Она ошарашенно кивнула, но все-таки поправила:
– Магилло, а не Могила…
– Не влияет. Вот и возник у меня вопрос: чего бы вам было не сделать себе зубы поменьше, когда челюсть новую заказывали? А то тяжело ведь носить, наверное?
Отец вынырнул из-за ее спины, зябко умывая ладошки:
– Эт-то, Леха, эт-то, значит, ты не думай, чего там… У нее своя жилплощадь есть. Но мы не живем там – боимся, дед умрет, комнату заберут. Для тебя комнату берегу-то… Может, остепенишься, жить где будет…

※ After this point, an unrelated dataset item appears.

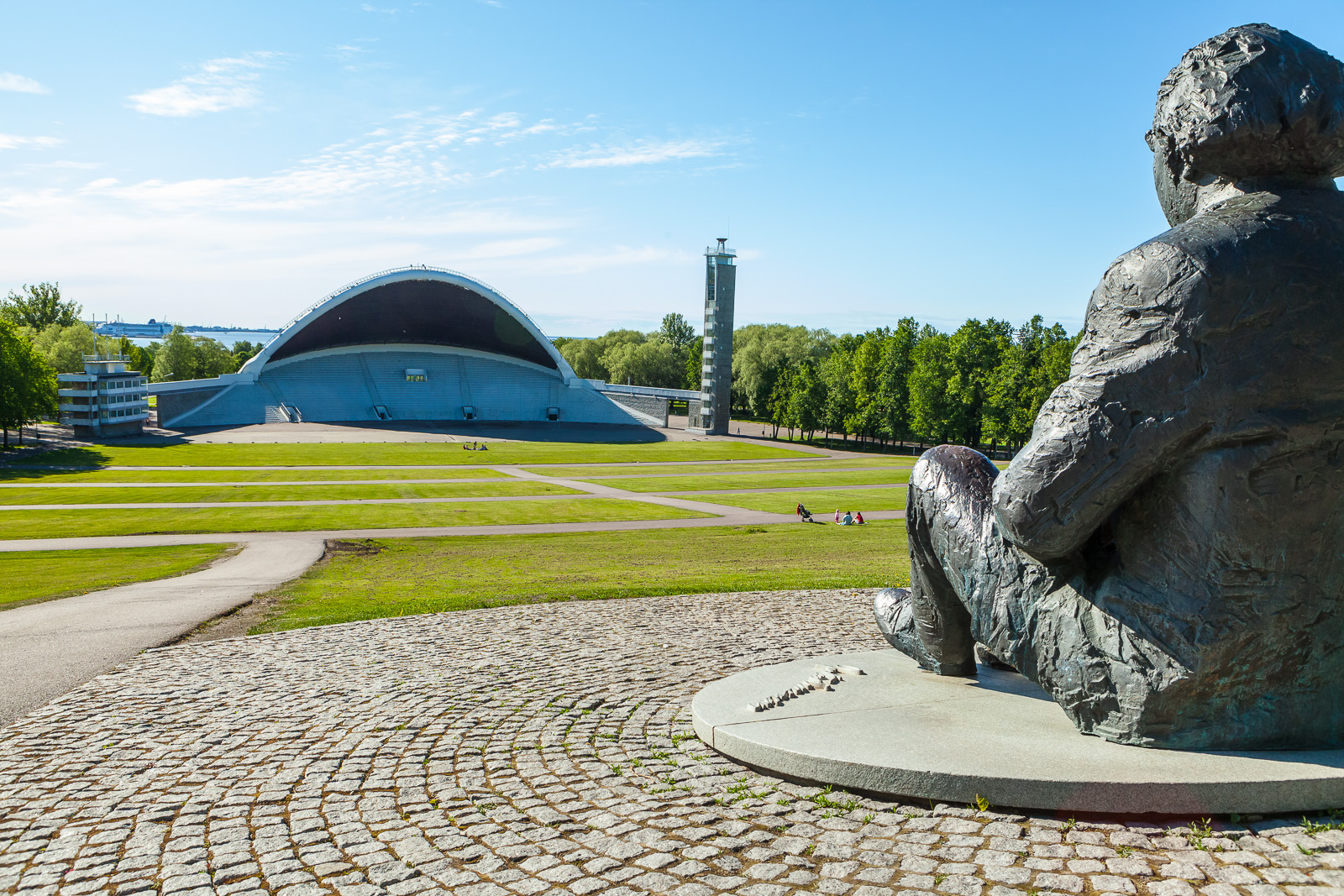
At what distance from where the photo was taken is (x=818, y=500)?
114ft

– Подавись своей комнатой. Только на глазах у меня не мелькай…
Дед сидел у подоконника, ко всему равнодушный, бесцветный, серый какой-то, и только длинная волосатая родинка на щеке – «мышка» – выделяла его на фоне стены.
Вот туда мне и надо было сейчас вернуться, к зубастой Магилло, папашке своему скользенькому и впавшему в идиотизм деду.
Доел я свою пайку, встал и пошел не спеша по Петровскому бульвару до Трубной площади, а оттуда вверх, по кривому, горбатому, очень старому Печатникову переулку. К себе домой. Когда-то я ходил по этому переулку в школу. Теперь вот возвращаюсь из школы. Я шел по светлой стороне улицы. Шел медленно, не оглядываясь, лениво покуривая сигарету. Если за мной идет «хвост», он должен хорошо разглядеть, как я пришел домой.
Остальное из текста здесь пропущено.